Amines and Plasticizers is a leading producer of Ethanolamine, Alkyl Alkanolamines, morphine derivatives like NMMO 50% and gas-treating solvents in India.
It is a global supplier of organic chemicals that are used in oil refineries, natural gas plants, ammonia plants, petrochemical plants, pharmaceuticals, agrochemicals, textiles, oil field chemicals, and cosmetics, among other things.
|CMP||₹154||Market Cap (Cr.)||₹755.97 Cr|
|Promoter Holding||73.2 %||Current ratio||1.96|
|Debt to Equity||0.46||Price to Book Value||4.14|
|Net Profit Margin||3.83%||Operating Margin||7.00%|
It is the major player in the Ethanolamines and Alkyl Alkanolamines industry, meeting around 75-80% of the demand in the Indian market.
In addition, the company exports its products to more than 50 countries worldwide, including the USA, Canada, Germany, New Zealand, South Korea, South East Asia, Japan, Australia, and the Middle East.
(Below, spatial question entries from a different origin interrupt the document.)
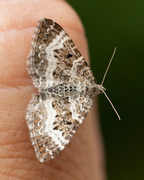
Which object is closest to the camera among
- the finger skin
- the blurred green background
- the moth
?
the finger skin

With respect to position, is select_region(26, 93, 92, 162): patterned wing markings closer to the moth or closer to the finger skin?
the moth

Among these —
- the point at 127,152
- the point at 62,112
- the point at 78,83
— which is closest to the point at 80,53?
the point at 78,83

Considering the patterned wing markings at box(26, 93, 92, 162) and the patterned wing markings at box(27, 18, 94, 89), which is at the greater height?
the patterned wing markings at box(27, 18, 94, 89)

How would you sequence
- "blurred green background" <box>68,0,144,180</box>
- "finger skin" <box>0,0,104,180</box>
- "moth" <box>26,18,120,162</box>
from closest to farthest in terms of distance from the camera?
1. "finger skin" <box>0,0,104,180</box>
2. "moth" <box>26,18,120,162</box>
3. "blurred green background" <box>68,0,144,180</box>

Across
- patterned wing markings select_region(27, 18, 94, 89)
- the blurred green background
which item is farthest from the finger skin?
the blurred green background

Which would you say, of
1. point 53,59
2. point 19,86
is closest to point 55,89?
point 53,59

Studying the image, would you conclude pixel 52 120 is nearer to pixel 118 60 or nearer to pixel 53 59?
pixel 53 59
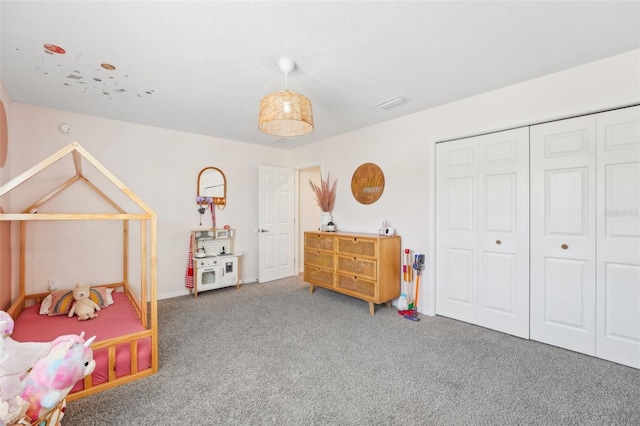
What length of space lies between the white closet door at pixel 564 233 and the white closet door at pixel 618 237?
0.06 meters

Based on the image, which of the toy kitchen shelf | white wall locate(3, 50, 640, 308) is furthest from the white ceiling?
the toy kitchen shelf

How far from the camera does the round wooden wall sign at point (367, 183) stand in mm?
3869

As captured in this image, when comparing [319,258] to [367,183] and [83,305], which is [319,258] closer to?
[367,183]

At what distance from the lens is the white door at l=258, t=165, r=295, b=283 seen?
191 inches

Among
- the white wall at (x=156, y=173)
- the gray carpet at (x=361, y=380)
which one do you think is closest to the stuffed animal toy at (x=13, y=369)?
the gray carpet at (x=361, y=380)

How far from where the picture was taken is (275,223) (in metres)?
5.04

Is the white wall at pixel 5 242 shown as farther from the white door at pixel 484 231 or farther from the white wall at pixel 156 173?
the white door at pixel 484 231

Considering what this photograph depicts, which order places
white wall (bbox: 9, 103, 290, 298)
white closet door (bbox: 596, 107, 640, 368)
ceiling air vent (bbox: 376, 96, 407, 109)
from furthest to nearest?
white wall (bbox: 9, 103, 290, 298), ceiling air vent (bbox: 376, 96, 407, 109), white closet door (bbox: 596, 107, 640, 368)

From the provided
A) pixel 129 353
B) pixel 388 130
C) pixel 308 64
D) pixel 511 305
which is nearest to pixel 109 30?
pixel 308 64

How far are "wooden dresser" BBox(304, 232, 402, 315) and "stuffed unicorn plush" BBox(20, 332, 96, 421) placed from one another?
8.68ft

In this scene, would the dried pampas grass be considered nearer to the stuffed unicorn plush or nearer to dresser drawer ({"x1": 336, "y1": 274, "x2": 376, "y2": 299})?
dresser drawer ({"x1": 336, "y1": 274, "x2": 376, "y2": 299})

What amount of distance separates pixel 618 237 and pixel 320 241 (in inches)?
118

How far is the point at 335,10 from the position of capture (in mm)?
1700

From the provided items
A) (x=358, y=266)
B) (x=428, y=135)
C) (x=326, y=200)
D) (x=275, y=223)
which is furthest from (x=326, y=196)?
(x=428, y=135)
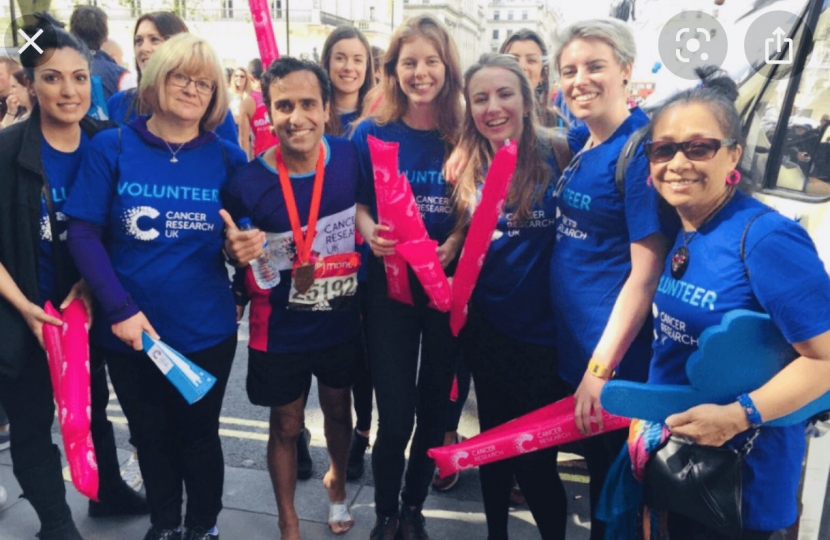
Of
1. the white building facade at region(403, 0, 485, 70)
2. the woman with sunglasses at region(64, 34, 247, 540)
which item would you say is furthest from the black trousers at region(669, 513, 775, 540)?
the white building facade at region(403, 0, 485, 70)

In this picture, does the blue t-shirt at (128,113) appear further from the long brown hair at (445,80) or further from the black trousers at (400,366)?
the black trousers at (400,366)

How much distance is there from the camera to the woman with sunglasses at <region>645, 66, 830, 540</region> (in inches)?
57.3

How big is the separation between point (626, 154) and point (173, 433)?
2.05 meters

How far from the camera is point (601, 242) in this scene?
6.72ft

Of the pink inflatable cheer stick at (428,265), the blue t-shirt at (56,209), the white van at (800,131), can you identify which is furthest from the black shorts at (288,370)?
the white van at (800,131)

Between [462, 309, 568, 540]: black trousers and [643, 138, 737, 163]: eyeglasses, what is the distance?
887 mm

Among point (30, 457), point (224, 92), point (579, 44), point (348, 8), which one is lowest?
point (30, 457)

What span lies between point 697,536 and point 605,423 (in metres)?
0.40

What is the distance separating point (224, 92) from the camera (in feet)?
8.13

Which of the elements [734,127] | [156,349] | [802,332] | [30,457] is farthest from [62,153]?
[802,332]

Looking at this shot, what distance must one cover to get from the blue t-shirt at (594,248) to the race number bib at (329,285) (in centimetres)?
81

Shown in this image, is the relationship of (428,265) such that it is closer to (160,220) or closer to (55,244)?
(160,220)

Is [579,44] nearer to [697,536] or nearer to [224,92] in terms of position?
[224,92]

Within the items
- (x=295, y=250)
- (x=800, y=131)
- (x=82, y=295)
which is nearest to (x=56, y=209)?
(x=82, y=295)
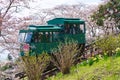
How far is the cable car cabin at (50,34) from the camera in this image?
51.3 ft

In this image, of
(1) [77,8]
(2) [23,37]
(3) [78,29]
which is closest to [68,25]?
(3) [78,29]

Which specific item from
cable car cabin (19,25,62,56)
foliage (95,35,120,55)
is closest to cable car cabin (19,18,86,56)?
cable car cabin (19,25,62,56)

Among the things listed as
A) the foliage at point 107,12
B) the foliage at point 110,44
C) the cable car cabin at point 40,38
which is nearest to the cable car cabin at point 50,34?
the cable car cabin at point 40,38

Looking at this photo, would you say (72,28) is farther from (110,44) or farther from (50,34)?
(110,44)

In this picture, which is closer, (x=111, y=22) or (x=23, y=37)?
(x=23, y=37)

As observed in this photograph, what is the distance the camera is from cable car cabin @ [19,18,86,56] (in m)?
15.6

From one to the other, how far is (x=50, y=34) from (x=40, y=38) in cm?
59

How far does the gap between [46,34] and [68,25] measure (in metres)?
1.65

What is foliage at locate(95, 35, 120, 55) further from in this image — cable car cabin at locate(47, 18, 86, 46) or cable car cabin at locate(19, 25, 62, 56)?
cable car cabin at locate(47, 18, 86, 46)

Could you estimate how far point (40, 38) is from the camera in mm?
15938

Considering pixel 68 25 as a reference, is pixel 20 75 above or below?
below

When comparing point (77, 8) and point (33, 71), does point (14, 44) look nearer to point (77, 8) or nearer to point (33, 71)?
point (33, 71)

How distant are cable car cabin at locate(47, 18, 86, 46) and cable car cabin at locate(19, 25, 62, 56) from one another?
2.49ft

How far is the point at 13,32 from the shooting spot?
1017 centimetres
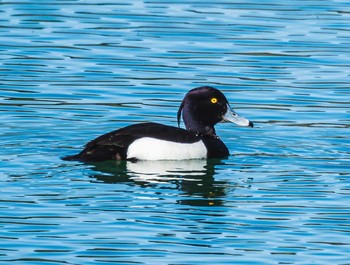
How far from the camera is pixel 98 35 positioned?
22953 mm

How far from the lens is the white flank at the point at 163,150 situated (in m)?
15.5

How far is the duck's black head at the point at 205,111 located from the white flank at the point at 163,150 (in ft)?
2.08

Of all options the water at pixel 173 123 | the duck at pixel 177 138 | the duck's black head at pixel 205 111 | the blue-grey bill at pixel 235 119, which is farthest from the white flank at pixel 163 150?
the blue-grey bill at pixel 235 119

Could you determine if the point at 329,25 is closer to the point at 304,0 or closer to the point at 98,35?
the point at 304,0

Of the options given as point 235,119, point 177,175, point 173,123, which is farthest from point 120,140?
point 173,123

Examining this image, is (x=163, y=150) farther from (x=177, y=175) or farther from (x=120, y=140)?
(x=177, y=175)

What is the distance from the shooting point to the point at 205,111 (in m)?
16.6

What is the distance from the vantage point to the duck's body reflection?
14.0 meters

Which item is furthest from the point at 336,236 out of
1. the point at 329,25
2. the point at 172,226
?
the point at 329,25

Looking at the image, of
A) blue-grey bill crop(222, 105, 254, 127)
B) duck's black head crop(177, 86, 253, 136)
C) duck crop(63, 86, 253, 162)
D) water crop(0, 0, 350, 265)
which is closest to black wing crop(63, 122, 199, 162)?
duck crop(63, 86, 253, 162)

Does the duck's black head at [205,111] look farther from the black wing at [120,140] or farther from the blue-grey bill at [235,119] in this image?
the black wing at [120,140]

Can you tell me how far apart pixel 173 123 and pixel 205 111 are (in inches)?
53.5

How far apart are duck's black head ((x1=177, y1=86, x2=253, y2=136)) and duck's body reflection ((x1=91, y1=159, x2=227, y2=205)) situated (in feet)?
2.67

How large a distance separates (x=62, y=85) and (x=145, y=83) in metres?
1.18
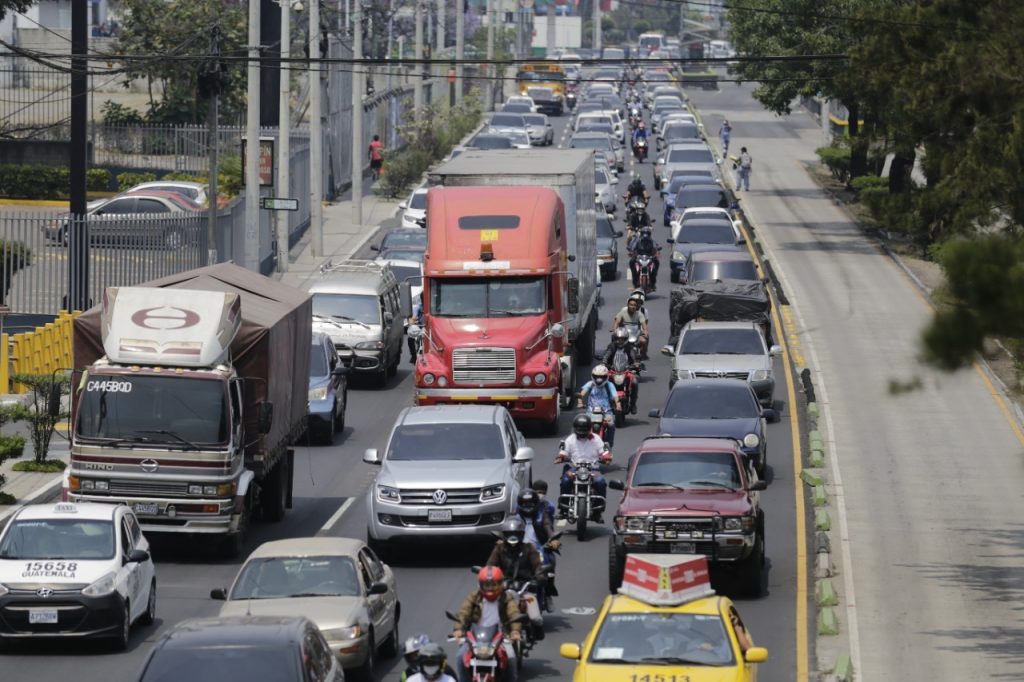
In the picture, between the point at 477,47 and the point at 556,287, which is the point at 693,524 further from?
the point at 477,47

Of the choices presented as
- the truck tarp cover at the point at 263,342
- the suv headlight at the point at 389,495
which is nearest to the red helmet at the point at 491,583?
the suv headlight at the point at 389,495

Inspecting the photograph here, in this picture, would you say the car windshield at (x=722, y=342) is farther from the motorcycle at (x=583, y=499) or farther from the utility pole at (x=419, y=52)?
the utility pole at (x=419, y=52)

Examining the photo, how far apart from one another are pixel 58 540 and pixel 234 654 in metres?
6.49

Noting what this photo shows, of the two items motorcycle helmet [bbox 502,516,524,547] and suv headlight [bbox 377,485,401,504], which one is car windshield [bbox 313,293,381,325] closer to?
suv headlight [bbox 377,485,401,504]

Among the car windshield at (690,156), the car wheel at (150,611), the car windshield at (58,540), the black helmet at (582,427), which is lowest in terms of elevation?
the car wheel at (150,611)

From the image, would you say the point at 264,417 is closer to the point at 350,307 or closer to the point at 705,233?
the point at 350,307

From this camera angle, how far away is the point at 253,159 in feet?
140

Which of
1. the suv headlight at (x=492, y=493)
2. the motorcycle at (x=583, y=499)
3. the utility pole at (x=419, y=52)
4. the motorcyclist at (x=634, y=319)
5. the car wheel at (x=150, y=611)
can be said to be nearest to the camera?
the car wheel at (x=150, y=611)

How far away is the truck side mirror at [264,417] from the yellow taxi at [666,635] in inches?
332

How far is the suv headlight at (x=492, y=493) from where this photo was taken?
23500mm

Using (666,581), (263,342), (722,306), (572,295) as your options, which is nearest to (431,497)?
(263,342)

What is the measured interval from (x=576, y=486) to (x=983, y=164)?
6825 mm

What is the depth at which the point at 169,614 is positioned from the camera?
21.4 metres

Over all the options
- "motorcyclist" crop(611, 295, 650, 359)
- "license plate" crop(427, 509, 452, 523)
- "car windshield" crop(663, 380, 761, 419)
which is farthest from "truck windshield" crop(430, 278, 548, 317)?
"license plate" crop(427, 509, 452, 523)
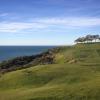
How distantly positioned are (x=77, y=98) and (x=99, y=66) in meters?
28.2

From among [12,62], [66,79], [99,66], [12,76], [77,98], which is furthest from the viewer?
[12,62]

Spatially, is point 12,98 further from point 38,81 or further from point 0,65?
point 0,65

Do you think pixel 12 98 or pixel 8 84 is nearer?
pixel 12 98

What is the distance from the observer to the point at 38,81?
5616cm

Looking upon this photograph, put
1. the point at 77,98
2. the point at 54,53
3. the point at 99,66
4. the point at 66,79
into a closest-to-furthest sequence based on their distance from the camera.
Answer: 1. the point at 77,98
2. the point at 66,79
3. the point at 99,66
4. the point at 54,53

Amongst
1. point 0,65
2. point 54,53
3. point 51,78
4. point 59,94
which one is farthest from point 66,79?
point 54,53

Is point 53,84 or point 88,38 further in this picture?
point 88,38

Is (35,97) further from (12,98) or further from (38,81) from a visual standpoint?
(38,81)

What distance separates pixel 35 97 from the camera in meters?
42.7

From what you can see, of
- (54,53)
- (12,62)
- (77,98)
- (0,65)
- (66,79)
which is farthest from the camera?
(54,53)

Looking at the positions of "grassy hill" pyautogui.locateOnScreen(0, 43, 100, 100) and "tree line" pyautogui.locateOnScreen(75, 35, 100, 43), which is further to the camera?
"tree line" pyautogui.locateOnScreen(75, 35, 100, 43)

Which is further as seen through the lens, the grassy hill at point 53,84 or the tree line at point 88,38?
the tree line at point 88,38

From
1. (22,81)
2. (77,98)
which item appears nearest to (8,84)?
(22,81)

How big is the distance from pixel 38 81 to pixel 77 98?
15.7m
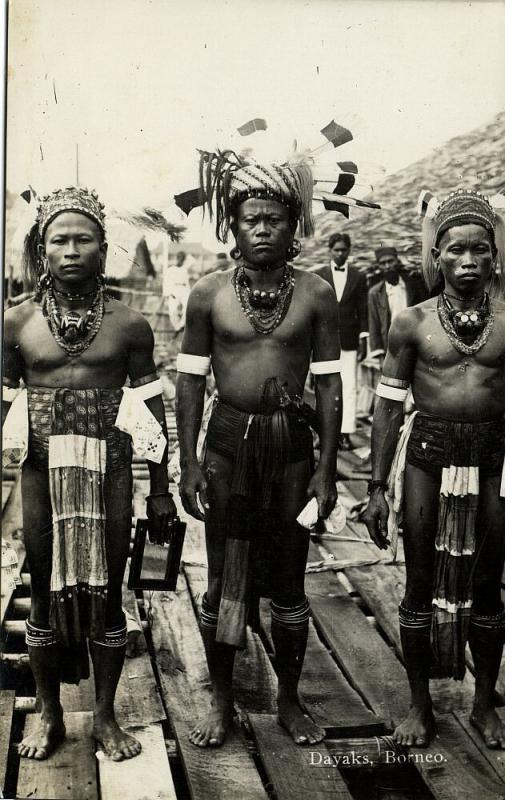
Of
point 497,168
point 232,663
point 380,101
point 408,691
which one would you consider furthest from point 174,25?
point 408,691

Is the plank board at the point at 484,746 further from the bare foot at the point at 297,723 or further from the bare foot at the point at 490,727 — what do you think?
the bare foot at the point at 297,723

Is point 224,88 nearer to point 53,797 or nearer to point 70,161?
point 70,161

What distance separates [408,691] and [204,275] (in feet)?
6.70

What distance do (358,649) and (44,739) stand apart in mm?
1435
The company financials show that the company increased its revenue from ₹455 crores in FY19 to ₹597 crores in FY23. During the same period, its profits have increased from ₹16 Crores to ₹23 Crores.
The company’s ROE and RoCE are 13.3% and 16.1%, respectively, suggesting a below-average return to shareholders capital and its resources are being utilizied to its full efficiency. The debt-to-equity ratio is 0.46, indicating that the company has low debt on its balance sheet.
Currently, the stock of the company is trading at 4.14 times over its book value. Coming to the shareholding pattern of the company, the promoters have consistently held a stake of 73.17% over the last few quarters.
As we conclude our article on ‘high promoter holding stocks under Rs 200’, we can say that high promoter holding can be used as a parameter for assessing a company’s potential. However, it’s not advisable to invest solely based on the stake of the promoter. Instead, it’s important to evaluate a stock based on multiple criteria that are independent of the promoter’s shareholding.